▶ Material provided:
****

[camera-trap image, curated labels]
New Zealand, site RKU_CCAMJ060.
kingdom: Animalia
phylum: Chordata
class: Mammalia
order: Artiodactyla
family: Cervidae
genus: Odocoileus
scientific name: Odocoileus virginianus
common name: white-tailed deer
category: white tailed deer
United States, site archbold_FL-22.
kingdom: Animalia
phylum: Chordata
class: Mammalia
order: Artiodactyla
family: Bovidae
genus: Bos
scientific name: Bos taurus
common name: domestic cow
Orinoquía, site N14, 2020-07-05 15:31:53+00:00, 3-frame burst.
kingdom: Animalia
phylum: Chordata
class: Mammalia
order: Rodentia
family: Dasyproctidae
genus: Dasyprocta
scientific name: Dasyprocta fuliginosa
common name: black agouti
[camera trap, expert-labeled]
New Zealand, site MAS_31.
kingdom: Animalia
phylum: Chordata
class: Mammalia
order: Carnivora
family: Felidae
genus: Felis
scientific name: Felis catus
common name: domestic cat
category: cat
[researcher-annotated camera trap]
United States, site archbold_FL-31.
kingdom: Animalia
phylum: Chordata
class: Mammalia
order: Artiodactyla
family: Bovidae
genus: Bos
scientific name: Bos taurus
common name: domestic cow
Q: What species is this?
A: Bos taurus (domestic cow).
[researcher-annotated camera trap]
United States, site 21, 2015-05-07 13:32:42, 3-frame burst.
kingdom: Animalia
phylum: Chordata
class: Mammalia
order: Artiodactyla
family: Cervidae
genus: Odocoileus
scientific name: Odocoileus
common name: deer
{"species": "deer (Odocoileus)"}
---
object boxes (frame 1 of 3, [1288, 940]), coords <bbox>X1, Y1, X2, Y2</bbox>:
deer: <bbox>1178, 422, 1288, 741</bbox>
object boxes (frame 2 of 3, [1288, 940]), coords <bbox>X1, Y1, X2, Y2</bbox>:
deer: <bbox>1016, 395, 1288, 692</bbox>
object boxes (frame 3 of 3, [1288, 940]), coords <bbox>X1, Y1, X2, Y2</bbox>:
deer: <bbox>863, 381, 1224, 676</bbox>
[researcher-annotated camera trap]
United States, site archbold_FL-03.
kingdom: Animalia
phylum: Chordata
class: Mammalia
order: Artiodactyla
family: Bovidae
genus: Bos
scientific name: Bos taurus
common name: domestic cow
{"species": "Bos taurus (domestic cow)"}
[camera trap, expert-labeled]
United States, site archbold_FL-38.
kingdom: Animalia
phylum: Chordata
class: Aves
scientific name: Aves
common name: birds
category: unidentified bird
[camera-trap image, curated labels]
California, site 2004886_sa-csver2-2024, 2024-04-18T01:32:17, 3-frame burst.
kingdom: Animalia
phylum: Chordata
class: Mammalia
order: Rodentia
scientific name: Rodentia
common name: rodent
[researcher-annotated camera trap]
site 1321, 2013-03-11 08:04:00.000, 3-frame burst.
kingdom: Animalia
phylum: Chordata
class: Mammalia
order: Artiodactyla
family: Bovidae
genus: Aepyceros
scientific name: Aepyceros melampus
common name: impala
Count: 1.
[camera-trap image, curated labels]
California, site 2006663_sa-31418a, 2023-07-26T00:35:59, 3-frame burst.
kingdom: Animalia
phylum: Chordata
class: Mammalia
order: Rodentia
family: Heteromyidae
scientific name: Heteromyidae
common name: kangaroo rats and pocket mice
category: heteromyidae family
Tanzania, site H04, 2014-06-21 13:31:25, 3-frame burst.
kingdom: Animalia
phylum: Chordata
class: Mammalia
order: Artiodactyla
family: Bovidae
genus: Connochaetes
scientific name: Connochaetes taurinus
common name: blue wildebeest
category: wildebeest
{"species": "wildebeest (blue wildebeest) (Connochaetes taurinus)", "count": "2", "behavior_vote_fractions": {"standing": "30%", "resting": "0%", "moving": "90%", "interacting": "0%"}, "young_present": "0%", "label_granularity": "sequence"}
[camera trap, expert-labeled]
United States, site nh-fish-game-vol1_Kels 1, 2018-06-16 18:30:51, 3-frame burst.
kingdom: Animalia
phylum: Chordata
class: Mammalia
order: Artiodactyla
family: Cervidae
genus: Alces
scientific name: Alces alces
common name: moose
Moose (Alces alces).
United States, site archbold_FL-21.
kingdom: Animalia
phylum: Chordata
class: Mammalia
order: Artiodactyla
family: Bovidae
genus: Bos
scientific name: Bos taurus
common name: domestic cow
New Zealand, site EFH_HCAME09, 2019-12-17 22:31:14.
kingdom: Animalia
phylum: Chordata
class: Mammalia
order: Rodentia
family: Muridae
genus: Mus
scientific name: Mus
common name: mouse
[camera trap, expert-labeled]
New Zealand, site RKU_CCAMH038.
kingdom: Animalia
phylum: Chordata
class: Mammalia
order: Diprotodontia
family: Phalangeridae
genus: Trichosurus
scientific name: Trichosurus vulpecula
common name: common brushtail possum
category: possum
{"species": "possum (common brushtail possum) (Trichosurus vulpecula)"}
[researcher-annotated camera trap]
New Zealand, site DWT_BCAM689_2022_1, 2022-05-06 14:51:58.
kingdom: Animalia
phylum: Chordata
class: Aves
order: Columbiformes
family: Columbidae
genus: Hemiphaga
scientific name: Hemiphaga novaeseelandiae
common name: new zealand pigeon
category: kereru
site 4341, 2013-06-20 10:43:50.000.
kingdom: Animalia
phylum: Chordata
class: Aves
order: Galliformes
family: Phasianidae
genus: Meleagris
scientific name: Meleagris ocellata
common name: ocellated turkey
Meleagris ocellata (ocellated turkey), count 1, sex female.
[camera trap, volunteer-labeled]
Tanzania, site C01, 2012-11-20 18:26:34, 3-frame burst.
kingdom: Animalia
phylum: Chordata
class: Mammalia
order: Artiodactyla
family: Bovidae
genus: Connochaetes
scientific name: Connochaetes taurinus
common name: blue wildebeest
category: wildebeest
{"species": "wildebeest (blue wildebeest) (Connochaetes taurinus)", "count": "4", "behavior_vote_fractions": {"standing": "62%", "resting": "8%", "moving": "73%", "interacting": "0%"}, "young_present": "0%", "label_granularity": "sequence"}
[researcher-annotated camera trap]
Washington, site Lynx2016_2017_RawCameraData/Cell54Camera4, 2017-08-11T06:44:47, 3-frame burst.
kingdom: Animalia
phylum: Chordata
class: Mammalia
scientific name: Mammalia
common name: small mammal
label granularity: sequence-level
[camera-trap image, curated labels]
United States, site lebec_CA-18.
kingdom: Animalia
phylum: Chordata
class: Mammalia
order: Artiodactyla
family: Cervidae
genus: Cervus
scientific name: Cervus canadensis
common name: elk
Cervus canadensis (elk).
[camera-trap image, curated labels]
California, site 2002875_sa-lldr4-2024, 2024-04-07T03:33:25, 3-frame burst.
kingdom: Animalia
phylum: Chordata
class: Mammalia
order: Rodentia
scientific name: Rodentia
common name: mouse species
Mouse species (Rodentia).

****

▶ Work instructions:
Which of the lines above hold the string "California"? Copy each one.

▶ Solution to this task:
California, site 2004886_sa-csver2-2024, 2024-04-18T01:32:17, 3-frame burst.
California, site 2006663_sa-31418a, 2023-07-26T00:35:59, 3-frame burst.
California, site 2002875_sa-lldr4-2024, 2024-04-07T03:33:25, 3-frame burst.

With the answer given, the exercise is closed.